Consigne: Recopiez le passage de l'article sur Manchiyet Nasser qui va de « Des femmes au » jusqu'à « l’environnement. (Photo : Tamer Abdin) », en remplaçant « femmes » par « habitantes ».

Texte de la page:
━━━━━━━━━━
Hanaa Al-Mekkawi , Mercredi, 16 octobre 2024

L’association de protection de l’environnement à Manchiyet Nasser (Fondation Sawiris), au Caire, travaille depuis 40 ans pour transformer la société et protéger l’environnement à travers le développement de la femme.

Des femmes au service de l’environnement
L’objectif est de lutter contre l’analphabétisme, d’augmenter les revenus des femmes et de protéger l’environnement. (Photo : Tamer Abdin)

En remontant la montagne d’Al-Moqattam, aux abords du Caire, on atteint le quartier de Manchiyet Nasser, connu sous le nom de quartier des Zabbaline ou chiffonniers. C’est le lieu où réside la majorité des chiffonniers en Egypte et où ils rassemblent et trient les déchets de la capitale. En s’enfonçant dans le quartier, les rues deviennent de plus en plus étroites et une odeur désagréable vous envahit. Les déchets sont dispersés entre les maisons, voire à l’intérieur.

Presque tous les murs des bâtiments et des magasins sont décorés de croix et de photos de saints chrétiens. Ces symboles témoignent de l’homogénéité de ce lieu majoritairement chrétien. Cependant, comme dans n’importe quel autre endroit en Egypte, la population est variée, dont témoigne la présence de versets du Coran et de symboles musulmans sur certains magasins et façades.


(Photo : Tamer Abdin)
━━━━━━━━━━
Données:
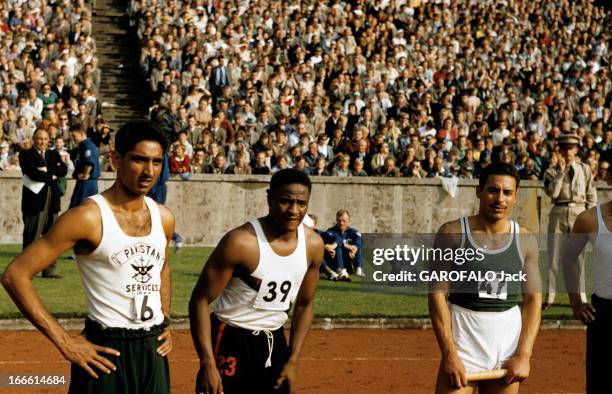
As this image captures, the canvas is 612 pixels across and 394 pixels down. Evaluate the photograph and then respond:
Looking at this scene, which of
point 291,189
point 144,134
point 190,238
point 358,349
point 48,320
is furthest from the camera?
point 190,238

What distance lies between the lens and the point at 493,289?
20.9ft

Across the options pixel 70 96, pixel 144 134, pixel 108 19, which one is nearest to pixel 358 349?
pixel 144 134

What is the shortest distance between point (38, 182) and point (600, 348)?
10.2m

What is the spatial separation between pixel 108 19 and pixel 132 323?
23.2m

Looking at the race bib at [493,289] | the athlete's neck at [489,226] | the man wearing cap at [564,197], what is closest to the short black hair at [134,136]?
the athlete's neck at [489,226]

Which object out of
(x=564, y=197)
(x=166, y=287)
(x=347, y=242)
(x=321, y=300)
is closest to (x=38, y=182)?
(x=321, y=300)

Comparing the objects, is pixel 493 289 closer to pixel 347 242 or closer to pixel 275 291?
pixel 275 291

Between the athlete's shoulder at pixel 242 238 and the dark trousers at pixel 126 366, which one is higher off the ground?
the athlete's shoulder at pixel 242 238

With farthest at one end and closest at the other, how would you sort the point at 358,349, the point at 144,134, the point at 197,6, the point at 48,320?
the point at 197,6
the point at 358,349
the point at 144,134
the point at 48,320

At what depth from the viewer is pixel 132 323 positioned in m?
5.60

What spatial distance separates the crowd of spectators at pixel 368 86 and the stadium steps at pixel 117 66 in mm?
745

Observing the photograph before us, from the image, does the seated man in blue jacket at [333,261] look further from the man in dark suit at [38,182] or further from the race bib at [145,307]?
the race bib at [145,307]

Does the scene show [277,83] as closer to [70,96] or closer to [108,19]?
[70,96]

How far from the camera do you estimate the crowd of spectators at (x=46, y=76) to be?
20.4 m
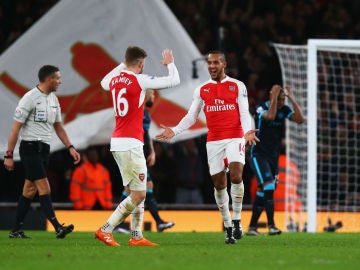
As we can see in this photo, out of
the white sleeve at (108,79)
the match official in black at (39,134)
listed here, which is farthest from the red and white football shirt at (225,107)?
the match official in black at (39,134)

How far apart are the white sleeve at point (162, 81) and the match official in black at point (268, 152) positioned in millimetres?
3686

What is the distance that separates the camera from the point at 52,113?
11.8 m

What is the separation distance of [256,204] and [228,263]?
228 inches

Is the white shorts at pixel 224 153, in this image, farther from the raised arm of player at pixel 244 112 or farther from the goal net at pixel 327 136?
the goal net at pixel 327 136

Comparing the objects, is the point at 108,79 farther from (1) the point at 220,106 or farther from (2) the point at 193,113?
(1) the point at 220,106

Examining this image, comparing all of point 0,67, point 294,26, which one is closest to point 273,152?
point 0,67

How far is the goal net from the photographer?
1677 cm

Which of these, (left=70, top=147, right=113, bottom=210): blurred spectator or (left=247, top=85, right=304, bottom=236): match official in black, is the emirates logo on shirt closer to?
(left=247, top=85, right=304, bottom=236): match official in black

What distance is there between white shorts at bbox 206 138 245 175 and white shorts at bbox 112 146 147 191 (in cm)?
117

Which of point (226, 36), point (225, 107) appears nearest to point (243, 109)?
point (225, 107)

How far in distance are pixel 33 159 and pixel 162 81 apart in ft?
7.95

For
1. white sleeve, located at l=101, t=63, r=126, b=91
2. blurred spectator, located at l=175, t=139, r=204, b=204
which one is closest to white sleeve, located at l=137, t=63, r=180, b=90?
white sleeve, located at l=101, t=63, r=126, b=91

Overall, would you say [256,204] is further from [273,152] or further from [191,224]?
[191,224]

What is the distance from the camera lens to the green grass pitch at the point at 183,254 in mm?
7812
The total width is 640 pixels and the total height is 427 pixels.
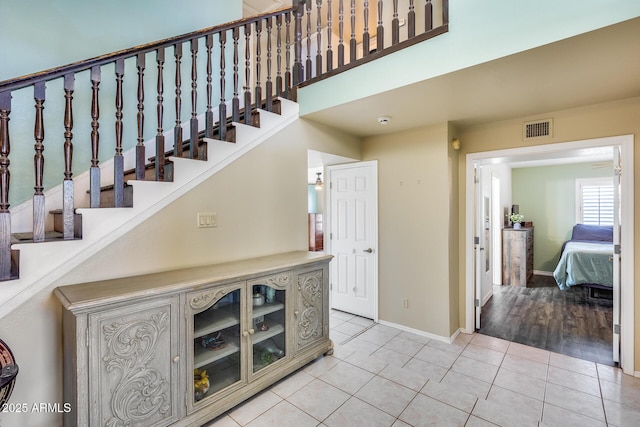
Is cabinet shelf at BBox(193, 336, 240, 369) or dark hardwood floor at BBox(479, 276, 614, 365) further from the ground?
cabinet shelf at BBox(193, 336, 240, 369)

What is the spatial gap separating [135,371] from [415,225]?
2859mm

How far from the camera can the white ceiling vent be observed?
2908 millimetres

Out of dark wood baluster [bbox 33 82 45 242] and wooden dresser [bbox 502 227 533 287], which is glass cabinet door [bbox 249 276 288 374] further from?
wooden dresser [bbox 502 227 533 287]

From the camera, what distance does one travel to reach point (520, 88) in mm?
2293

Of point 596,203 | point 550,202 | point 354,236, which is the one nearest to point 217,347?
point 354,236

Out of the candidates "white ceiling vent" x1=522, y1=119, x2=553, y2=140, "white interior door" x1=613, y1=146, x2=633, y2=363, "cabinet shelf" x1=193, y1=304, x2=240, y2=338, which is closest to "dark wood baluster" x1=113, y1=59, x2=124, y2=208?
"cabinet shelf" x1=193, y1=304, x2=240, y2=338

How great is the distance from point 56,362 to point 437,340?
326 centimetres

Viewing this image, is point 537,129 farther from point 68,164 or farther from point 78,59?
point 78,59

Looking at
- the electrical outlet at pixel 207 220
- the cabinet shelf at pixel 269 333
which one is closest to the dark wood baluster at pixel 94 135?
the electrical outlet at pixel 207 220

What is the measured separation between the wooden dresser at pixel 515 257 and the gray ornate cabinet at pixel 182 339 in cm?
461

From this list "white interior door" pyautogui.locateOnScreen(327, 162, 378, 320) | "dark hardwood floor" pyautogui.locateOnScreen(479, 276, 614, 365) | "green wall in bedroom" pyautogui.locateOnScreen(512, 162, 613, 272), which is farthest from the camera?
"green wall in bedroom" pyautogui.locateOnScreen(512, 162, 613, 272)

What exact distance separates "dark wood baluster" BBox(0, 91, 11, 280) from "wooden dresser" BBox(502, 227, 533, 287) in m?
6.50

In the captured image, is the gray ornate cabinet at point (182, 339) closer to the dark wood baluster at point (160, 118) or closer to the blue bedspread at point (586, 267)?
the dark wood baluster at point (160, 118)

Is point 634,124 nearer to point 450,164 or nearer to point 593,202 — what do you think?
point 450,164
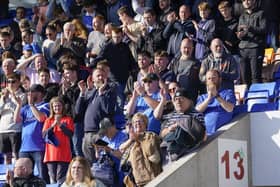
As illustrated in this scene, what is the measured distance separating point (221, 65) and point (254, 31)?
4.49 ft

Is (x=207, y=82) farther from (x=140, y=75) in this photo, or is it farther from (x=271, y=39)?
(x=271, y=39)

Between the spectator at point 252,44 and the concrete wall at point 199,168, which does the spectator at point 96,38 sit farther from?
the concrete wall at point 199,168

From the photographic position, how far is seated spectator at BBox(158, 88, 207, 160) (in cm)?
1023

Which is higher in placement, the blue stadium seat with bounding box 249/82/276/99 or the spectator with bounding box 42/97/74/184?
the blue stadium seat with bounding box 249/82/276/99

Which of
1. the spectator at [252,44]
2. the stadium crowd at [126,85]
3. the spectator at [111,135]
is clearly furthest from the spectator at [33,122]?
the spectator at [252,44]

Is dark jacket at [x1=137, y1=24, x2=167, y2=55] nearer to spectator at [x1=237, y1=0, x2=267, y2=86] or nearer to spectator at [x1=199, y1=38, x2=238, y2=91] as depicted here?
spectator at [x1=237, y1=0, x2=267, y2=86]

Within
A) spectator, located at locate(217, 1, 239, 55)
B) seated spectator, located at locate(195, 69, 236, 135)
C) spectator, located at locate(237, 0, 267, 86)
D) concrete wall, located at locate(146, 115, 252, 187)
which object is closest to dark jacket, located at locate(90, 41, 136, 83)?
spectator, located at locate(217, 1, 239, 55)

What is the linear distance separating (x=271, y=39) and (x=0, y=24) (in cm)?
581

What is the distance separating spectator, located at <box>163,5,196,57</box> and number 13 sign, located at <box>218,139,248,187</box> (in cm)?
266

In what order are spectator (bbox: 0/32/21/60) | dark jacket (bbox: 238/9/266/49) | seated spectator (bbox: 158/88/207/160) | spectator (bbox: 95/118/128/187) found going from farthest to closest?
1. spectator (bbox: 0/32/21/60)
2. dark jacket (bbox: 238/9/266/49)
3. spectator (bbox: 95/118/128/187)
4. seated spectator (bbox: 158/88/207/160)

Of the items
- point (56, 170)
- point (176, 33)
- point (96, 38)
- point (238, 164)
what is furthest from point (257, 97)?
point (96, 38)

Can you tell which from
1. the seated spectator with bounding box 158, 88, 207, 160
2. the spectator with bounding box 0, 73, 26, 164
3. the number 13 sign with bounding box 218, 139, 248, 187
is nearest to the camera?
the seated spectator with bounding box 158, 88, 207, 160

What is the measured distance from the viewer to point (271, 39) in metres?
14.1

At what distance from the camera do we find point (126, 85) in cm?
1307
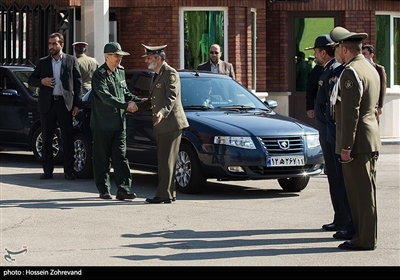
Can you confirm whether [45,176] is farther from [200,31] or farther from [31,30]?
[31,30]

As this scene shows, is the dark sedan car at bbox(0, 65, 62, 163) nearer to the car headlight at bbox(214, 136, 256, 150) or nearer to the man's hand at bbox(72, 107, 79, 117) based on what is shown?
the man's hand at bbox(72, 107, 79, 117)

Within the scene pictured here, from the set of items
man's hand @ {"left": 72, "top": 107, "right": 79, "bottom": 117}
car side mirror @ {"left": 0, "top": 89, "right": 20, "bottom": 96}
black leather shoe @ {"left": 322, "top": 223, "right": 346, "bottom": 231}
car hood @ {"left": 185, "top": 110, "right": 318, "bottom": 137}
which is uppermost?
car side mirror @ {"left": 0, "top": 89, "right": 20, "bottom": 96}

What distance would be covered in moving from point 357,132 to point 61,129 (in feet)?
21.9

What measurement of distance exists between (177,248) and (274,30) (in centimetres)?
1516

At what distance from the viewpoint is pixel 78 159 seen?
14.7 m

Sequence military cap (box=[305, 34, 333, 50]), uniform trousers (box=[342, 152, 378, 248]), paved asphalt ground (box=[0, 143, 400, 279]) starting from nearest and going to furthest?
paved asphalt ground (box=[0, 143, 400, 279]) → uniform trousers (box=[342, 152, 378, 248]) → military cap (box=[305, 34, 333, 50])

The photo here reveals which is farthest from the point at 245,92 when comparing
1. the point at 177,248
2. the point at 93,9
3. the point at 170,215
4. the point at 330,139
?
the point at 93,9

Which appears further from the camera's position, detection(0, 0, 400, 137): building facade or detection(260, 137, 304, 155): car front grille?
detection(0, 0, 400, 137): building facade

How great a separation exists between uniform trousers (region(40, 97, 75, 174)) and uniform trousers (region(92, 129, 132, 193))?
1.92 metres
━━━━━━━━━━
Réponse attendue:
Des habitantes au service de l’environnement
L’objectif est de lutter contre l’analphabétisme, d’augmenter les revenus des habitantes et de protéger l’environnement. (Photo : Tamer Abdin)